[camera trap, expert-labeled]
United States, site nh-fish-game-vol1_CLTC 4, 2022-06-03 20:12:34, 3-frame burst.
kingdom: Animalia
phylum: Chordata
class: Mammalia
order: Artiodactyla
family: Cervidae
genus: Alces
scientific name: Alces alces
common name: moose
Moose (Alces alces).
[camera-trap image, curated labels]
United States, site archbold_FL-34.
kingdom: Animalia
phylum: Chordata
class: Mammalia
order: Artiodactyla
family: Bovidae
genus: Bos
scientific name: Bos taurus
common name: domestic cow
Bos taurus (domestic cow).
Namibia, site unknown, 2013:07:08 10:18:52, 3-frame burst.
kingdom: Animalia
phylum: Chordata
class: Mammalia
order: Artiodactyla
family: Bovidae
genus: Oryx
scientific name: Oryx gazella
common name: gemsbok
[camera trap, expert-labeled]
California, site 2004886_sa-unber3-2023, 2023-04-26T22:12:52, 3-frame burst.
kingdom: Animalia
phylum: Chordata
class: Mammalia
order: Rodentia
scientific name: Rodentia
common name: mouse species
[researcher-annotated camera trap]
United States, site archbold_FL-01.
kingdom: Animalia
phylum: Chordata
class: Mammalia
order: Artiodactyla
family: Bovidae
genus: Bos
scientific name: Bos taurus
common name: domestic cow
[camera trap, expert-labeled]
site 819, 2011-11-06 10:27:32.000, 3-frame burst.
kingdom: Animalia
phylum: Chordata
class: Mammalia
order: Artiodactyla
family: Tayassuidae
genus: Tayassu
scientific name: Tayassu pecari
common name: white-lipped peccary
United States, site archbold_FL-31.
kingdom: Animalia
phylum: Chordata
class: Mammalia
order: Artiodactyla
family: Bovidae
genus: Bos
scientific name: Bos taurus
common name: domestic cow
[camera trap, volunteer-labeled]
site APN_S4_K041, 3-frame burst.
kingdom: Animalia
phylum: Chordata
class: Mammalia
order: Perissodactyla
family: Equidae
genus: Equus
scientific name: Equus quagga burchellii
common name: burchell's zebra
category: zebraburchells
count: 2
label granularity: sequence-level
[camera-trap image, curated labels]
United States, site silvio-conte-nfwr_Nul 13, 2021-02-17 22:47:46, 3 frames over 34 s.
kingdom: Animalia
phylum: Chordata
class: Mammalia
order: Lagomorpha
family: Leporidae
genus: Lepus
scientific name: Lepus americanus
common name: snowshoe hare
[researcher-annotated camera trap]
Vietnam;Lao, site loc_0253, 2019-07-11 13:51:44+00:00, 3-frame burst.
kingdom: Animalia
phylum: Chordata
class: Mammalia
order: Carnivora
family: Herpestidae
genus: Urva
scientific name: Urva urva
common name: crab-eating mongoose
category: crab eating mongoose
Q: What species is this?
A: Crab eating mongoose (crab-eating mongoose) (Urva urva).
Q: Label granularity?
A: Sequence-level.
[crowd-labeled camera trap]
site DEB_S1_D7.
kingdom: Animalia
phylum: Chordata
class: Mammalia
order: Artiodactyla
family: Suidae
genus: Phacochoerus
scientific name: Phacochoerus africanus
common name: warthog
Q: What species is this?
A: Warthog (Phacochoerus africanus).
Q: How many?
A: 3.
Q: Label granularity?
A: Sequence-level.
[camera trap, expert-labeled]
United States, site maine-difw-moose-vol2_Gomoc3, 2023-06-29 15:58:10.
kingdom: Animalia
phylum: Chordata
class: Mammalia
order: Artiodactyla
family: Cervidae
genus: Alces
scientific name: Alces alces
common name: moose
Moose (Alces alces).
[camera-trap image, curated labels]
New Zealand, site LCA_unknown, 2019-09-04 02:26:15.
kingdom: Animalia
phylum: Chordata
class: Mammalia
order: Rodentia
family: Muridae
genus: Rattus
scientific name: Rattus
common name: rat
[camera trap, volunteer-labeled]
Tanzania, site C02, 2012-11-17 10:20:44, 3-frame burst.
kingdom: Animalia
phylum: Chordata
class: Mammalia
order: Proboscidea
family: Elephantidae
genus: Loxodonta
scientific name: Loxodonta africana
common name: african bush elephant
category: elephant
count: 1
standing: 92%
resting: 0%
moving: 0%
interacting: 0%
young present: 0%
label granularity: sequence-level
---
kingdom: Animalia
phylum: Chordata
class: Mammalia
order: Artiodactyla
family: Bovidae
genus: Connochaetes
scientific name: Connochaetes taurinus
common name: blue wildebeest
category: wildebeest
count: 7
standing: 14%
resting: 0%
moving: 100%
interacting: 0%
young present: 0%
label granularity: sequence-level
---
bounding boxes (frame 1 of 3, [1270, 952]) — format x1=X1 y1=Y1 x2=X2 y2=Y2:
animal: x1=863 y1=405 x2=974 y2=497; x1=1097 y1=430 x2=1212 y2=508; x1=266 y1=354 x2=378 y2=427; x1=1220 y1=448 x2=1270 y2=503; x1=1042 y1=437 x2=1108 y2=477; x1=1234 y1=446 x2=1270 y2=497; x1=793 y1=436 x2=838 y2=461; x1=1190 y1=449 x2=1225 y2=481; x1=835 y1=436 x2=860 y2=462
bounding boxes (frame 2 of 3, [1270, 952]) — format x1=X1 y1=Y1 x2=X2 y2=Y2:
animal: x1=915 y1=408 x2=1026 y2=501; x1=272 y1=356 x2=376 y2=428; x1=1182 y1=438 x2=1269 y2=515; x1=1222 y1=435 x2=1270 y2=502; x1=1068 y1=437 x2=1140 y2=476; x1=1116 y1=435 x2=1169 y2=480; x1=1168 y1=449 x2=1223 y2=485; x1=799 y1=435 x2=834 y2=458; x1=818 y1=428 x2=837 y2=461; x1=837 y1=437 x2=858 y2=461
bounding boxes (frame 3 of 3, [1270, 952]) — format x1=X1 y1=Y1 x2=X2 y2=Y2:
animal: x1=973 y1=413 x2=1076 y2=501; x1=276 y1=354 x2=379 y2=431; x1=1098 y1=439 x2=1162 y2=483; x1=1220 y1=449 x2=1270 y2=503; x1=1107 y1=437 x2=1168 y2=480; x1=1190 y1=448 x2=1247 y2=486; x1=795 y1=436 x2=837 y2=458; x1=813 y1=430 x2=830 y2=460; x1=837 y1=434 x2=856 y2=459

◆ Activity:
Repeat every line exactly, starting with the first line of the entries, and stop once the line containing "United States, site archbold_FL-01." has been given.

◆ Written response:
[camera trap, expert-labeled]
United States, site nh-fish-game-vol1_CLTC 4, 2022-06-03 20:12:34, 3-frame burst.
kingdom: Animalia
phylum: Chordata
class: Mammalia
order: Artiodactyla
family: Cervidae
genus: Alces
scientific name: Alces alces
common name: moose
Moose (Alces alces).
[camera-trap image, curated labels]
United States, site archbold_FL-34.
kingdom: Animalia
phylum: Chordata
class: Mammalia
order: Artiodactyla
family: Bovidae
genus: Bos
scientific name: Bos taurus
common name: domestic cow
Bos taurus (domestic cow).
Namibia, site unknown, 2013:07:08 10:18:52, 3-frame burst.
kingdom: Animalia
phylum: Chordata
class: Mammalia
order: Artiodactyla
family: Bovidae
genus: Oryx
scientific name: Oryx gazella
common name: gemsbok
[camera trap, expert-labeled]
California, site 2004886_sa-unber3-2023, 2023-04-26T22:12:52, 3-frame burst.
kingdom: Animalia
phylum: Chordata
class: Mammalia
order: Rodentia
scientific name: Rodentia
common name: mouse species
[researcher-annotated camera trap]
United States, site archbold_FL-01.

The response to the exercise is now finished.